Monday, September 6, 2010

Dark Heroines: love 'em, like 'em, hate 'em

As an urban fantasy writer, I prefer to tackle the dark side of the world, exposing the gritter elements of the world, and the monsters that lay inside humans rather than their traditional "monsters".

In my worlds, my heroines aren't rosy. Their not the glass-fulls types. Why you may ask? Because bad shit happens and sometimes you walk away with scars (both physically and mentally).

So why is it that we have double standards for heroines vs. heroes?

I've been told that heroines that are too dark are grating on the nerves. Why is that? When a hero has a number of bad life experiences, we expect them to be dark and gritty. We like that in them.

So why if a heroine goes through those very same experiences is she expected to not be just as dark?

I pose these questions not for the sake of starting any fires, but to give everyone something to think about. Maybe none of these things apply to you, maybe you like your heroine like your chocolate...dark and rich.

Love 'em, like 'em, hate 'em: Dark heroines--at least in my fiction--are here to stay.


Misha said...

I hate that particular double standard. It's rediculous that females always have to be these paragons of beauty, virtue and grace.
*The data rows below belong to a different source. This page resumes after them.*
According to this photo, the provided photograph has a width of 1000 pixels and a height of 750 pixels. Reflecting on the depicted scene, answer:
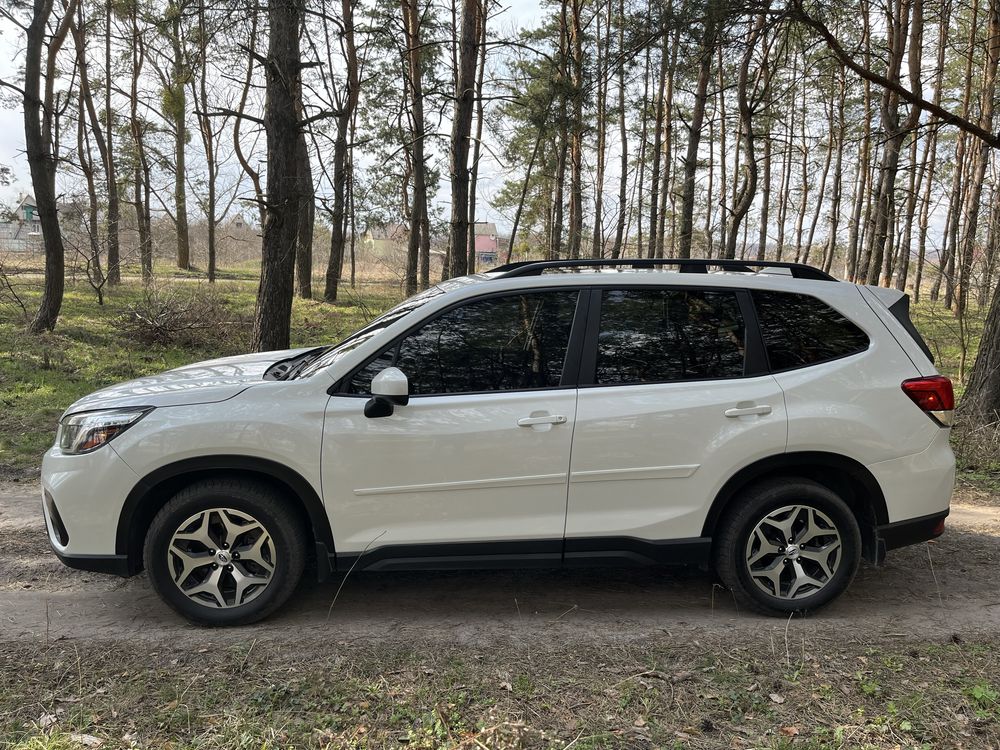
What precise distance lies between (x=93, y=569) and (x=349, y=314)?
15.1 metres

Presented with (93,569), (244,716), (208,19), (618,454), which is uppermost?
(208,19)

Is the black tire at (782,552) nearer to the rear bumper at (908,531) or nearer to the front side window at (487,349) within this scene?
the rear bumper at (908,531)

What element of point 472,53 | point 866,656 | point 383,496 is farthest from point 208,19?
point 866,656

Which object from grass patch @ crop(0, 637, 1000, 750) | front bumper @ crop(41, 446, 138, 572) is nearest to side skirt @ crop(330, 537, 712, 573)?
grass patch @ crop(0, 637, 1000, 750)

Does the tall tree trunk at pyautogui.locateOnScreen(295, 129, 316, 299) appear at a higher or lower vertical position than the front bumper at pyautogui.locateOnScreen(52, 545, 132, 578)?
higher

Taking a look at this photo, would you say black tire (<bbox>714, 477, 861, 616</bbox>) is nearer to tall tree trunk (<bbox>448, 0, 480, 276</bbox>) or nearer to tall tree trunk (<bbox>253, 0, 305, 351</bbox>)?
tall tree trunk (<bbox>253, 0, 305, 351</bbox>)

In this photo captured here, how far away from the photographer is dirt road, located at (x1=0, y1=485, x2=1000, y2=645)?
3.50 m

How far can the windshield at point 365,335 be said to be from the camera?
3.68m

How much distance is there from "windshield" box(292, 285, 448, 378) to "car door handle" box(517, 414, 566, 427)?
835 millimetres

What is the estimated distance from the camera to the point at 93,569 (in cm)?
345

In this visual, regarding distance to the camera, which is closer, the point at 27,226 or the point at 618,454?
the point at 618,454

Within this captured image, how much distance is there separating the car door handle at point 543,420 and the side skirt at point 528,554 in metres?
0.61

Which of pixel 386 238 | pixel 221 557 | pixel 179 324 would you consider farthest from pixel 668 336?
pixel 386 238

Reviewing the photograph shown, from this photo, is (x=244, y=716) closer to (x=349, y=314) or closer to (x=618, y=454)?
(x=618, y=454)
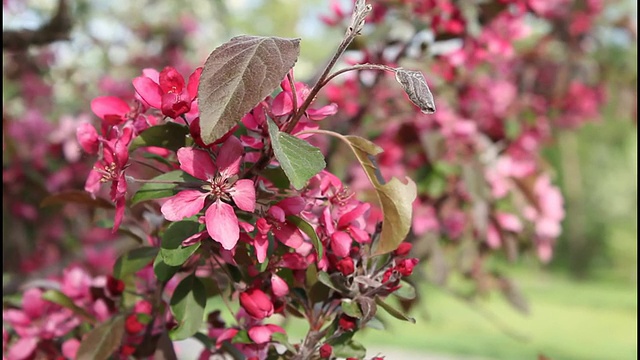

It's not just about dark characters. It's about interesting characters. It's about characters that are realistic.

As you said, bad stuff happens and people get scarred. Are females immune to this? No. Hell no.

In fact, most women are more emotionally tied to things, and so they should feel their scars more keenly.

I'm not saying that they should spend their lives moping around. But for heavens sake, why should their personalities not change for the darker if, for example, they found someone they loved dead.

I'm using this as an example, since that scenario is usually one that gets a male protagonist going. And moving to the darker side.

Whose nerves do dark female characters grate? Women? Or men that don't know what do do with women that can hold their own?

Ashley said...

Thanks Misha. I think that there's only one way to fix it and that's keep creating realistic characters (whether male or female) that sometimes wear their scars on the outside.